Sales of high-end homes in Idaho resort towns have spiked as a result of the coronavirus pandemic. Families living in large cities are looking to buy second homes in more rural areas, such as Teton Valley and Coeur d’Alene. | BY DAVID CARACCIO
BOISE (Idaho Statesman) – Harmon Kong planned to take his wife, Lea, to Europe this year to celebrate the couple’s 25th anniversary. He already had airline and hotel reservations for Italy when the coronavirus pandemic hit, and they were unable to travel overseas.
“Everything was shut down, so on sort of a whim we decided, ‘let’s go somewhere,’” Kong, the founder of Southern California wealth management company Apriem, said by phone. “I had heard Idaho is nice, but had never seen much of Idaho other than Sun Valley.”
The Kongs flew into Boise in September and drove to McCall. “We stayed at Shore Lodge and just couldn’t believe how pretty it was with Payette Lake,” Kong said. “We started to look around at the places there and some real estate.”

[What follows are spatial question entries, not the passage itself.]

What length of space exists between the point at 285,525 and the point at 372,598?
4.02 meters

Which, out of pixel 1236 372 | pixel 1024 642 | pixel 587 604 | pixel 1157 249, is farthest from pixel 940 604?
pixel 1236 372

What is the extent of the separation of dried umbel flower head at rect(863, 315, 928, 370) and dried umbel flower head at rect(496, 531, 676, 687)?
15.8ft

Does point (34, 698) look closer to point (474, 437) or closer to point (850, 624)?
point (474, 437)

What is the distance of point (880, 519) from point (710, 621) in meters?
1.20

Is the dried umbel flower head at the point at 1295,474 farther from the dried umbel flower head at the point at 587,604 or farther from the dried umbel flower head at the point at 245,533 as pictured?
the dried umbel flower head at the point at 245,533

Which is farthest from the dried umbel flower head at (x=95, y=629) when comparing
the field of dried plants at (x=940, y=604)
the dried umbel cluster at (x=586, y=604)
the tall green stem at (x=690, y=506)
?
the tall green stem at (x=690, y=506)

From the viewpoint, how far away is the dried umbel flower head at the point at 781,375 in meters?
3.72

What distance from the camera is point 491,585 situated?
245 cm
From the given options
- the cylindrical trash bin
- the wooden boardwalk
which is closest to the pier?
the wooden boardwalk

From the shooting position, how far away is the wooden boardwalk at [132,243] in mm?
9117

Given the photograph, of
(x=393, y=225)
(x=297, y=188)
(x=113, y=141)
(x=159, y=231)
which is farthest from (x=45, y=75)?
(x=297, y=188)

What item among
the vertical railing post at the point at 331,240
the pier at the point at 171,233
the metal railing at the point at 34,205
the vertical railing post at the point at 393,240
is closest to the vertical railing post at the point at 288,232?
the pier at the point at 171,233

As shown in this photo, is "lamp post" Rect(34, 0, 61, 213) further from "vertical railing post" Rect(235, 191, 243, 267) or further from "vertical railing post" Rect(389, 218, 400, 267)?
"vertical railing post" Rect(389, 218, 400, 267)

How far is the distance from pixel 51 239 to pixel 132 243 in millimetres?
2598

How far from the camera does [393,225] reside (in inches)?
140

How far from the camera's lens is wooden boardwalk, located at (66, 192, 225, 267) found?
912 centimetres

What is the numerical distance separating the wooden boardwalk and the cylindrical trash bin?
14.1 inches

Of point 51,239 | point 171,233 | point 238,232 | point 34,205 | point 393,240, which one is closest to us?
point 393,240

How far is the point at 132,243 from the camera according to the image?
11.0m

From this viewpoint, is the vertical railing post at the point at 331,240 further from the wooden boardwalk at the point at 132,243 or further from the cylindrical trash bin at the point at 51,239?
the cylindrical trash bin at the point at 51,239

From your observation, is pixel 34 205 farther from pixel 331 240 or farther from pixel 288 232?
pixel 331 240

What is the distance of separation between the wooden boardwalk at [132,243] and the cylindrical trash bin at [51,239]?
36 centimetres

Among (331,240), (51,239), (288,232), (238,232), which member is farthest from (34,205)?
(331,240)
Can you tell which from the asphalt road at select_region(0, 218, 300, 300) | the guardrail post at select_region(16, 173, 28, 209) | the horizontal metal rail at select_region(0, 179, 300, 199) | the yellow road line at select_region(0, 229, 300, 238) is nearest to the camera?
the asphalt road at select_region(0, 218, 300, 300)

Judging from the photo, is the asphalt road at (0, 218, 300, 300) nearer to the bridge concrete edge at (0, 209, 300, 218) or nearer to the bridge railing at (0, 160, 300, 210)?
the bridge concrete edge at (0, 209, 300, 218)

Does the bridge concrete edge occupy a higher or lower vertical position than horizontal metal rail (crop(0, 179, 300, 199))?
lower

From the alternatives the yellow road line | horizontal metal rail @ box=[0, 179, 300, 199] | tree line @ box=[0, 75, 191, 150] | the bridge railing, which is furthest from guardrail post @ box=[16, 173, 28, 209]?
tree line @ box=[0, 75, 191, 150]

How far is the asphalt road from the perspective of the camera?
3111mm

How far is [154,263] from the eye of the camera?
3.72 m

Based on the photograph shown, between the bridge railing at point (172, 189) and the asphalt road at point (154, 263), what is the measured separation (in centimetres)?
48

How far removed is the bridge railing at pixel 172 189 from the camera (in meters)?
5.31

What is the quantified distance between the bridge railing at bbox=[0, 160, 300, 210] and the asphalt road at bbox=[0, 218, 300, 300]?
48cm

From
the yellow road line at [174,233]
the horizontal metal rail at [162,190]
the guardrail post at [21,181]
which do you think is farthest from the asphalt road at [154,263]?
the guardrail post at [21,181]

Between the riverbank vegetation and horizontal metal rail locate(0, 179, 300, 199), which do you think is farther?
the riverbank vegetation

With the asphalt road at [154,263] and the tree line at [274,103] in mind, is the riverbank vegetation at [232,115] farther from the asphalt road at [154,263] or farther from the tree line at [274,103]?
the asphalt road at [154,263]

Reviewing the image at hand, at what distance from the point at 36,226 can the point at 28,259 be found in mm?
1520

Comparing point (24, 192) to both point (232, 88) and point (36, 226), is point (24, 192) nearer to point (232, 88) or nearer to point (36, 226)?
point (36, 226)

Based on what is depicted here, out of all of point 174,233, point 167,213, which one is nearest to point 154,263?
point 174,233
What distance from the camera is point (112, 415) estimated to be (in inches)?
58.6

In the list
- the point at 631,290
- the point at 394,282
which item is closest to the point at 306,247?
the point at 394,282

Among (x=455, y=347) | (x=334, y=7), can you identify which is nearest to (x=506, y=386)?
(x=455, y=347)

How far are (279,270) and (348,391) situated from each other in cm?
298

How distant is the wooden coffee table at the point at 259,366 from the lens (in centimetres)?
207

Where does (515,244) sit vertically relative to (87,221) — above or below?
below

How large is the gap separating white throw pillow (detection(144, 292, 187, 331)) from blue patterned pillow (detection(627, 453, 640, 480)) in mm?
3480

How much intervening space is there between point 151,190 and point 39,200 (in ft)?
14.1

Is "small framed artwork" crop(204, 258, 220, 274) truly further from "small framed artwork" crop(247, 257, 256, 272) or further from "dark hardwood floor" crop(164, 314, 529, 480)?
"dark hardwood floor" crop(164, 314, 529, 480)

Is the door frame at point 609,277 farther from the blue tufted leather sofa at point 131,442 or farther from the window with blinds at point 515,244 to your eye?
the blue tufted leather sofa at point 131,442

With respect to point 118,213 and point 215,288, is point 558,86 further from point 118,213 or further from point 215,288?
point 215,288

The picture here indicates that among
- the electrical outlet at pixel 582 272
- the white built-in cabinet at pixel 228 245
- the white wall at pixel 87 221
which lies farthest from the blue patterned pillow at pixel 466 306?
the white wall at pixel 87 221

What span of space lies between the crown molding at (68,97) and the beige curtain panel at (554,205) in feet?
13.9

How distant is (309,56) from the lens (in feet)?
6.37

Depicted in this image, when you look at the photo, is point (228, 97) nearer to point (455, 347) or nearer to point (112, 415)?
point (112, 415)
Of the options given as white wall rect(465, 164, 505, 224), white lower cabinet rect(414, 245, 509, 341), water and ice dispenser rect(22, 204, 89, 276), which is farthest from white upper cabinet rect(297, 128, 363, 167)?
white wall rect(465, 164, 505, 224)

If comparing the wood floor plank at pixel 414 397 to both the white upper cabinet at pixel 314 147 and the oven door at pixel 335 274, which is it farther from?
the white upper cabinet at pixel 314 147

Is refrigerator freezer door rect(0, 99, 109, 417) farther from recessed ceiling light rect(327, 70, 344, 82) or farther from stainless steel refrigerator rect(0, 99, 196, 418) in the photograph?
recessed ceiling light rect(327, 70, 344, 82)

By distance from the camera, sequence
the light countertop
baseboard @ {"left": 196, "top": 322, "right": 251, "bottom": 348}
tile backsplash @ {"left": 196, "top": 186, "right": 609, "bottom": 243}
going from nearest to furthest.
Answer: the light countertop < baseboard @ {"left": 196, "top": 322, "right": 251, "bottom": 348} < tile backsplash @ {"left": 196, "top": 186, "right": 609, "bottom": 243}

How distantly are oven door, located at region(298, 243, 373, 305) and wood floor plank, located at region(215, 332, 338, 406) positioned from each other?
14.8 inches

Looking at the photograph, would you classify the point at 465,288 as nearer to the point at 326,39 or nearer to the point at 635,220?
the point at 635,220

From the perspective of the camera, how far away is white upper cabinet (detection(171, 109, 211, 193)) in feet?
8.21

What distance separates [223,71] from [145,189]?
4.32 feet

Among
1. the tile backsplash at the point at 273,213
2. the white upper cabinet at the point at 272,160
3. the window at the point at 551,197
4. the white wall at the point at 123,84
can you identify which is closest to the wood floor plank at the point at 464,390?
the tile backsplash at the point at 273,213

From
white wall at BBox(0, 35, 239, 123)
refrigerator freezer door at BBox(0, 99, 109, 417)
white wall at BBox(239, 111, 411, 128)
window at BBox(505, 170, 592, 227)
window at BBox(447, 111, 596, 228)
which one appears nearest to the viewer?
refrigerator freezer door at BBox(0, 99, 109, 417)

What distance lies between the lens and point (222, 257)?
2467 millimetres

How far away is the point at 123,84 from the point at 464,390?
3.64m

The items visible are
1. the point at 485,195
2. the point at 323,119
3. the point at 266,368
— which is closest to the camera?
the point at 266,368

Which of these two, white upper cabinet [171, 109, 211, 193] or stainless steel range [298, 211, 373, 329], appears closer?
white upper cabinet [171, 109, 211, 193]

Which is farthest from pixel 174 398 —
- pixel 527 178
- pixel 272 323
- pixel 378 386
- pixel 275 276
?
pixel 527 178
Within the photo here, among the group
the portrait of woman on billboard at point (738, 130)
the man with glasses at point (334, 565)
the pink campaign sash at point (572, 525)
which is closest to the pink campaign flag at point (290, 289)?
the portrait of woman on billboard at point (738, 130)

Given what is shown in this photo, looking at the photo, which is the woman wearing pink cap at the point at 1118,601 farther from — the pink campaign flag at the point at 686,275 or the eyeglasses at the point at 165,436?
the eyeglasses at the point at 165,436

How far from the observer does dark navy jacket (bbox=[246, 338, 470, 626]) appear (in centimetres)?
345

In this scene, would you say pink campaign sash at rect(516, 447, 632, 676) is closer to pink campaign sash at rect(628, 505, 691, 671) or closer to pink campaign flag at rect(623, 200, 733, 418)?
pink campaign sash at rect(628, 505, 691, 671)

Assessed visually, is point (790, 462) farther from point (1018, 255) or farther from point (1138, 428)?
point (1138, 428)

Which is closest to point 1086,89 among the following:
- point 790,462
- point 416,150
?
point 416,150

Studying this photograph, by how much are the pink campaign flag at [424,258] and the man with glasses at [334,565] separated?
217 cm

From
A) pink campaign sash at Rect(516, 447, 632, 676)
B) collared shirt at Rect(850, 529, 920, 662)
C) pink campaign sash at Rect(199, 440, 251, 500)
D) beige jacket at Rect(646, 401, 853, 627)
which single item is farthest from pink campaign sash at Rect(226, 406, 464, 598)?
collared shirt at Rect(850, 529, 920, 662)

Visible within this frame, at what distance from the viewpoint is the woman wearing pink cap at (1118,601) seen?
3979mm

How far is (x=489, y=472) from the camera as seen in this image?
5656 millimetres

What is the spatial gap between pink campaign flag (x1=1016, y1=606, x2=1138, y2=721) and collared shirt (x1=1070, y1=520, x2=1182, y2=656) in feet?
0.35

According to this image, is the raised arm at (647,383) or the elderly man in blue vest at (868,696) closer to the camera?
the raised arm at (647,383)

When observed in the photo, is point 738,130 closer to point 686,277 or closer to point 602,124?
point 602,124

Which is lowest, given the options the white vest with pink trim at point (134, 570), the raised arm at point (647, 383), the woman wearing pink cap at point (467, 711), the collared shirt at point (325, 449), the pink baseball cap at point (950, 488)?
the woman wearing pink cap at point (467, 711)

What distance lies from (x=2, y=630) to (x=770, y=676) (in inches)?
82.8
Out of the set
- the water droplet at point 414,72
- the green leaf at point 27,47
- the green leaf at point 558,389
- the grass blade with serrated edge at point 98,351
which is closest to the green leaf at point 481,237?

The couple found a three-bedroom, three-bath home they liked at Tamarack Resort, on the west side of Cascade Lake, southwest of Donnelly. Kong returned three times from Orange County to buy the home.
The Kongs are among a growing number of people buying second homes in Idaho resort towns. They’ve come from California, Oregon, Washington and other states looking for quiet spots where they can escape the rat race and the ongoing coronavirus pandemic.
Buyers from Idaho and out of state are flocking to resorts such as Tamarack and the Whitetail Club in McCall, along with properties in the Teton Valley in eastern Idaho and in Coeur d’Alene in northern Idaho.
“Had COVID-19 not happened, we would have gone to Italy for our vacation and back home, and that would have been the end of it,” he said. “The joke is if I told her when we got married that on our 25th anniversary I’d take her to Idaho, she probably would have said no.”
Scott Turlington, president of Tamarack Resort, said Tamarack is no different than many other resorts drawing more attention because of the pandemic, the civil unrest that occurred in many larger cities earlier this year and a desire to get away.
“It’s turning into a kind of refuge for people to relocate either semi-permanently or on a full-time basis,” Turlington said. “I wouldn’t say they’re fleeing the urban areas of cities, but I think they were concerned about the pandemic. Idaho offers a lot of unique opportunities, with space being one of them.”

Southern California couple Harmon and Lea Kong bought a home at Tamarack Resort after visiting Idaho after a planned trip to Italy fell through because of the coronavirus pandemic. From left are Haley, 22; Tyler, 24; Harmon; Troy, 20; Lea; and Kyle, 20. “We’re kind of an outdoor family,” Harmon Kong said. “We really like it here. This is pretty nice for a four-season, little mountain town.” | PROVIDED BY HARMON KONG
TAMARACK REBOUNDS AFTER TURBULENT BEGINNING
The $1.5 billion Tamarack Resort opened in 2004 with hopes of becoming Idaho’s Aspen, Colorado, catering to the rich and famous. It was the nation’s first major destination ski resort built since the 1980s.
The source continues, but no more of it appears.